[Saved data entries]
====

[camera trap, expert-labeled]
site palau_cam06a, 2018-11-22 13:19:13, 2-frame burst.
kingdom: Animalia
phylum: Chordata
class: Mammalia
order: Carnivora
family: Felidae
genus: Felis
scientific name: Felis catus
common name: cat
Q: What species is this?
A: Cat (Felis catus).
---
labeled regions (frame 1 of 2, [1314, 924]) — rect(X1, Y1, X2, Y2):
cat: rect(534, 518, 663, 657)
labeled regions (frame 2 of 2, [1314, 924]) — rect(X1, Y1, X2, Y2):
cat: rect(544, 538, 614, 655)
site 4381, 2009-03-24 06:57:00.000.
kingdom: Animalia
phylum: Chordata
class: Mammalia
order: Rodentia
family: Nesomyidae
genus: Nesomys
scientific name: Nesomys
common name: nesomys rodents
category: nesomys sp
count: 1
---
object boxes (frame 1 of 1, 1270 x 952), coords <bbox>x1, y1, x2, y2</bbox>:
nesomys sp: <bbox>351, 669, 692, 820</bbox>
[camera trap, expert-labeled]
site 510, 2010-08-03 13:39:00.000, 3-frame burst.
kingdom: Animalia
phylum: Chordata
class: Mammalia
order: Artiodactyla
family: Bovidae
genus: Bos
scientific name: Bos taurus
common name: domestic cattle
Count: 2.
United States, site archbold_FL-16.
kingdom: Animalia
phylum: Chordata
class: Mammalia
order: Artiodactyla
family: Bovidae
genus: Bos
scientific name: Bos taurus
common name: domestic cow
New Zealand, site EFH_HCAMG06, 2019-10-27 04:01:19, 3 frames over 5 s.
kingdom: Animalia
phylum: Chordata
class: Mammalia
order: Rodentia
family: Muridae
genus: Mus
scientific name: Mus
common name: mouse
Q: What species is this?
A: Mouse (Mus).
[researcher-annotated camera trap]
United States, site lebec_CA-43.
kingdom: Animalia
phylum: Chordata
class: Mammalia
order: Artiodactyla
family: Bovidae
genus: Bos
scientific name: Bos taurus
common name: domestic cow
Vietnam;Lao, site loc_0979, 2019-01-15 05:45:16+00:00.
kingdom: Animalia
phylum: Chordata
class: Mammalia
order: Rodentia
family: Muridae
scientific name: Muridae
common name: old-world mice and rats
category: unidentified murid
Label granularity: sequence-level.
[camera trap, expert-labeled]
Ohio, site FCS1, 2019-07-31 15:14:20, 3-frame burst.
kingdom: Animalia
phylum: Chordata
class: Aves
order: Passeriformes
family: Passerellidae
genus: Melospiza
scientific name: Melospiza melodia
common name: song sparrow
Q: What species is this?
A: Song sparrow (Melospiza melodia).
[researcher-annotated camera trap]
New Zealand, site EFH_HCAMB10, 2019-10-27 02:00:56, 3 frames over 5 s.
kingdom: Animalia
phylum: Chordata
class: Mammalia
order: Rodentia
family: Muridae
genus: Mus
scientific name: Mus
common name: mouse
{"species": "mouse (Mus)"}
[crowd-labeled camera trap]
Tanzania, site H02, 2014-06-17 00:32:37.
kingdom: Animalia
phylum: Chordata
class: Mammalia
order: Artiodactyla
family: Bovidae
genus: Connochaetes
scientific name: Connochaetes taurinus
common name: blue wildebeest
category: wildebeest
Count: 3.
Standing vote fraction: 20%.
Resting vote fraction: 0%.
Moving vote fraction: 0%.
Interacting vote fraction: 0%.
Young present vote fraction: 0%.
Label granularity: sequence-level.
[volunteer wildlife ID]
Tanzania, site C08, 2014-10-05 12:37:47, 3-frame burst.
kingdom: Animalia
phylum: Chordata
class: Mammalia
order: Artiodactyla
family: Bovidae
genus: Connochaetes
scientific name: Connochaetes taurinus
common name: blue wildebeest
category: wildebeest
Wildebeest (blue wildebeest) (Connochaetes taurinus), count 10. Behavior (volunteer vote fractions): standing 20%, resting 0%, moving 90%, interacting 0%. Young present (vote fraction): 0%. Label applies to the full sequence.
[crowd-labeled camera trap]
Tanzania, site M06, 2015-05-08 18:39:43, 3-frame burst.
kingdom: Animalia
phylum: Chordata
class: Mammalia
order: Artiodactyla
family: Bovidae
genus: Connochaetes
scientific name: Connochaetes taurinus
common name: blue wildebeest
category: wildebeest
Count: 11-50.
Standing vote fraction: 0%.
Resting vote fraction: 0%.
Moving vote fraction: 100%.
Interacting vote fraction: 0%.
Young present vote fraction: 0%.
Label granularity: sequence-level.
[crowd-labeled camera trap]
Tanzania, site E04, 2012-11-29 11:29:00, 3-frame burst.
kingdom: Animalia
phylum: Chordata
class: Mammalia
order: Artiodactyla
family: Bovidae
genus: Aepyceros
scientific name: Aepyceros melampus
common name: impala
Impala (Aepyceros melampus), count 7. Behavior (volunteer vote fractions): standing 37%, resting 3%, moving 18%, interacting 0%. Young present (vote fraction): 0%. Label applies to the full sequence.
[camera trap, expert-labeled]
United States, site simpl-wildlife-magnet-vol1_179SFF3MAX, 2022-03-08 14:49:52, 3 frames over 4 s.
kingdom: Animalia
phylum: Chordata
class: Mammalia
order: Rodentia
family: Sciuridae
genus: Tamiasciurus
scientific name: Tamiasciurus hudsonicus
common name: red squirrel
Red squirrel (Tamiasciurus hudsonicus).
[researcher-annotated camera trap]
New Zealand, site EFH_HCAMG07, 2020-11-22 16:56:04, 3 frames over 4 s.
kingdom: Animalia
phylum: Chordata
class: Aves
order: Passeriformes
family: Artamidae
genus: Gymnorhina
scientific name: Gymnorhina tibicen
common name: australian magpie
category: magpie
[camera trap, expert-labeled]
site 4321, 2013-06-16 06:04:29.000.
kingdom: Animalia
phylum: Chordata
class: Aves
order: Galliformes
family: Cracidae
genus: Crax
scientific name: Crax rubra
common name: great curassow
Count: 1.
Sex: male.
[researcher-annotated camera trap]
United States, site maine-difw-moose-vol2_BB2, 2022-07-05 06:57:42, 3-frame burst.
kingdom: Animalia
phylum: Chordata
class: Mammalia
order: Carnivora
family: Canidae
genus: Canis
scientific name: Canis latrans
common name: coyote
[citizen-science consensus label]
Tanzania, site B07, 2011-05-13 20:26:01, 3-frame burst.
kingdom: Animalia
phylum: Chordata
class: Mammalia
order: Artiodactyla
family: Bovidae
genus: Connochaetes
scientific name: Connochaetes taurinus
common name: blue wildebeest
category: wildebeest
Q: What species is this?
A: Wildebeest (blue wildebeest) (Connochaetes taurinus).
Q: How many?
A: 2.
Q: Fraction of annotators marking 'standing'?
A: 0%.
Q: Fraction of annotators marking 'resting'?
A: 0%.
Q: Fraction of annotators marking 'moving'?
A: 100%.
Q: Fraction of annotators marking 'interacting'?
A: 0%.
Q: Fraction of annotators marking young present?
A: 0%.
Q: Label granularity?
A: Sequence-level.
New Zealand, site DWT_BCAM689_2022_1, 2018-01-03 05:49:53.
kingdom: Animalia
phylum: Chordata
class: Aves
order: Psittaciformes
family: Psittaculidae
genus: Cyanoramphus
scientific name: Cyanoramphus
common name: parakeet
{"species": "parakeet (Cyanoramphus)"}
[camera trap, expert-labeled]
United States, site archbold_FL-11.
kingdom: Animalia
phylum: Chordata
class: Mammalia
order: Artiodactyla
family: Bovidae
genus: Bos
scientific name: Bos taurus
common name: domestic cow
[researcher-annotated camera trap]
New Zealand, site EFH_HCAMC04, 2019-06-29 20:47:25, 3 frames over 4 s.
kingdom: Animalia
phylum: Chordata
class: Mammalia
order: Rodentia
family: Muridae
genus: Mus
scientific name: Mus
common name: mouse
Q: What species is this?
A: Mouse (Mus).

====

Type out the entries exactly as they appear above.

[camera trap, expert-labeled]
site palau_cam06a, 2018-11-22 13:19:13, 2-frame burst.
kingdom: Animalia
phylum: Chordata
class: Mammalia
order: Carnivora
family: Felidae
genus: Felis
scientific name: Felis catus
common name: cat
Q: What species is this?
A: Cat (Felis catus).
---
labeled regions (frame 1 of 2, [1314, 924]) — rect(X1, Y1, X2, Y2):
cat: rect(534, 518, 663, 657)
labeled regions (frame 2 of 2, [1314, 924]) — rect(X1, Y1, X2, Y2):
cat: rect(544, 538, 614, 655)
site 4381, 2009-03-24 06:57:00.000.
kingdom: Animalia
phylum: Chordata
class: Mammalia
order: Rodentia
family: Nesomyidae
genus: Nesomys
scientific name: Nesomys
common name: nesomys rodents
category: nesomys sp
count: 1
---
object boxes (frame 1 of 1, 1270 x 952), coords <bbox>x1, y1, x2, y2</bbox>:
nesomys sp: <bbox>351, 669, 692, 820</bbox>
[camera trap, expert-labeled]
site 510, 2010-08-03 13:39:00.000, 3-frame burst.
kingdom: Animalia
phylum: Chordata
class: Mammalia
order: Artiodactyla
family: Bovidae
genus: Bos
scientific name: Bos taurus
common name: domestic cattle
Count: 2.
United States, site archbold_FL-16.
kingdom: Animalia
phylum: Chordata
class: Mammalia
order: Artiodactyla
family: Bovidae
genus: Bos
scientific name: Bos taurus
common name: domestic cow
New Zealand, site EFH_HCAMG06, 2019-10-27 04:01:19, 3 frames over 5 s.
kingdom: Animalia
phylum: Chordata
class: Mammalia
order: Rodentia
family: Muridae
genus: Mus
scientific name: Mus
common name: mouse
Q: What species is this?
A: Mouse (Mus).
[researcher-annotated camera trap]
United States, site lebec_CA-43.
kingdom: Animalia
phylum: Chordata
class: Mammalia
order: Artiodactyla
family: Bovidae
genus: Bos
scientific name: Bos taurus
common name: domestic cow
Vietnam;Lao, site loc_0979, 2019-01-15 05:45:16+00:00.
kingdom: Animalia
phylum: Chordata
class: Mammalia
order: Rodentia
family: Muridae
scientific name: Muridae
common name: old-world mice and rats
category: unidentified murid
Label granularity: sequence-level.
[camera trap, expert-labeled]
Ohio, site FCS1, 2019-07-31 15:14:20, 3-frame burst.
kingdom: Animalia
phylum: Chordata
class: Aves
order: Passeriformes
family: Passerellidae
genus: Melospiza
scientific name: Melospiza melodia
common name: song sparrow
Q: What species is this?
A: Song sparrow (Melospiza melodia).
[researcher-annotated camera trap]
New Zealand, site EFH_HCAMB10, 2019-10-27 02:00:56, 3 frames over 5 s.
kingdom: Animalia
phylum: Chordata
class: Mammalia
order: Rodentia
family: Muridae
genus: Mus
scientific name: Mus
common name: mouse
{"species": "mouse (Mus)"}
[crowd-labeled camera trap]
Tanzania, site H02, 2014-06-17 00:32:37.
kingdom: Animalia
phylum: Chordata
class: Mammalia
order: Artiodactyla
family: Bovidae
genus: Connochaetes
scientific name: Connochaetes taurinus
common name: blue wildebeest
category: wildebeest
Count: 3.
Standing vote fraction: 20%.
Resting vote fraction: 0%.
Moving vote fraction: 0%.
Interacting vote fraction: 0%.
Young present vote fraction: 0%.
Label granularity: sequence-level.
[volunteer wildlife ID]
Tanzania, site C08, 2014-10-05 12:37:47, 3-frame burst.
kingdom: Animalia
phylum: Chordata
class: Mammalia
order: Artiodactyla
family: Bovidae
genus: Connochaetes
scientific name: Connochaetes taurinus
common name: blue wildebeest
category: wildebeest
Wildebeest (blue wildebeest) (Connochaetes taurinus), count 10. Behavior (volunteer vote fractions): standing 20%, resting 0%, moving 90%, interacting 0%. Young present (vote fraction): 0%. Label applies to the full sequence.
[crowd-labeled camera trap]
Tanzania, site M06, 2015-05-08 18:39:43, 3-frame burst.
kingdom: Animalia
phylum: Chordata
class: Mammalia
order: Artiodactyla
family: Bovidae
genus: Connochaetes
scientific name: Connochaetes taurinus
common name: blue wildebeest
category: wildebeest
Count: 11-50.
Standing vote fraction: 0%.
Resting vote fraction: 0%.
Moving vote fraction: 100%.
Interacting vote fraction: 0%.
Young present vote fraction: 0%.
Label granularity: sequence-level.
[crowd-labeled camera trap]
Tanzania, site E04, 2012-11-29 11:29:00, 3-frame burst.
kingdom: Animalia
phylum: Chordata
class: Mammalia
order: Artiodactyla
family: Bovidae
genus: Aepyceros
scientific name: Aepyceros melampus
common name: impala
Impala (Aepyceros melampus), count 7. Behavior (volunteer vote fractions): standing 37%, resting 3%, moving 18%, interacting 0%. Young present (vote fraction): 0%. Label applies to the full sequence.
[camera trap, expert-labeled]
United States, site simpl-wildlife-magnet-vol1_179SFF3MAX, 2022-03-08 14:49:52, 3 frames over 4 s.
kingdom: Animalia
phylum: Chordata
class: Mammalia
order: Rodentia
family: Sciuridae
genus: Tamiasciurus
scientific name: Tamiasciurus hudsonicus
common name: red squirrel
Red squirrel (Tamiasciurus hudsonicus).
[researcher-annotated camera trap]
New Zealand, site EFH_HCAMG07, 2020-11-22 16:56:04, 3 frames over 4 s.
kingdom: Animalia
phylum: Chordata
class: Aves
order: Passeriformes
family: Artamidae
genus: Gymnorhina
scientific name: Gymnorhina tibicen
common name: australian magpie
category: magpie
[camera trap, expert-labeled]
site 4321, 2013-06-16 06:04:29.000.
kingdom: Animalia
phylum: Chordata
class: Aves
order: Galliformes
family: Cracidae
genus: Crax
scientific name: Crax rubra
common name: great curassow
Count: 1.
Sex: male.
[researcher-annotated camera trap]
United States, site maine-difw-moose-vol2_BB2, 2022-07-05 06:57:42, 3-frame burst.
kingdom: Animalia
phylum: Chordata
class: Mammalia
order: Carnivora
family: Canidae
genus: Canis
scientific name: Canis latrans
common name: coyote
[citizen-science consensus label]
Tanzania, site B07, 2011-05-13 20:26:01, 3-frame burst.
kingdom: Animalia
phylum: Chordata
class: Mammalia
order: Artiodactyla
family: Bovidae
genus: Connochaetes
scientific name: Connochaetes taurinus
common name: blue wildebeest
category: wildebeest
Q: What species is this?
A: Wildebeest (blue wildebeest) (Connochaetes taurinus).
Q: How many?
A: 2.
Q: Fraction of annotators marking 'standing'?
A: 0%.
Q: Fraction of annotators marking 'resting'?
A: 0%.
Q: Fraction of annotators marking 'moving'?
A: 100%.
Q: Fraction of annotators marking 'interacting'?
A: 0%.
Q: Fraction of annotators marking young present?
A: 0%.
Q: Label granularity?
A: Sequence-level.
New Zealand, site DWT_BCAM689_2022_1, 2018-01-03 05:49:53.
kingdom: Animalia
phylum: Chordata
class: Aves
order: Psittaciformes
family: Psittaculidae
genus: Cyanoramphus
scientific name: Cyanoramphus
common name: parakeet
{"species": "parakeet (Cyanoramphus)"}
[camera trap, expert-labeled]
United States, site archbold_FL-11.
kingdom: Animalia
phylum: Chordata
class: Mammalia
order: Artiodactyla
family: Bovidae
genus: Bos
scientific name: Bos taurus
common name: domestic cow
[researcher-annotated camera trap]
New Zealand, site EFH_HCAMC04, 2019-06-29 20:47:25, 3 frames over 4 s.
kingdom: Animalia
phylum: Chordata
class: Mammalia
order: Rodentia
family: Muridae
genus: Mus
scientific name: Mus
common name: mouse
Q: What species is this?
A: Mouse (Mus).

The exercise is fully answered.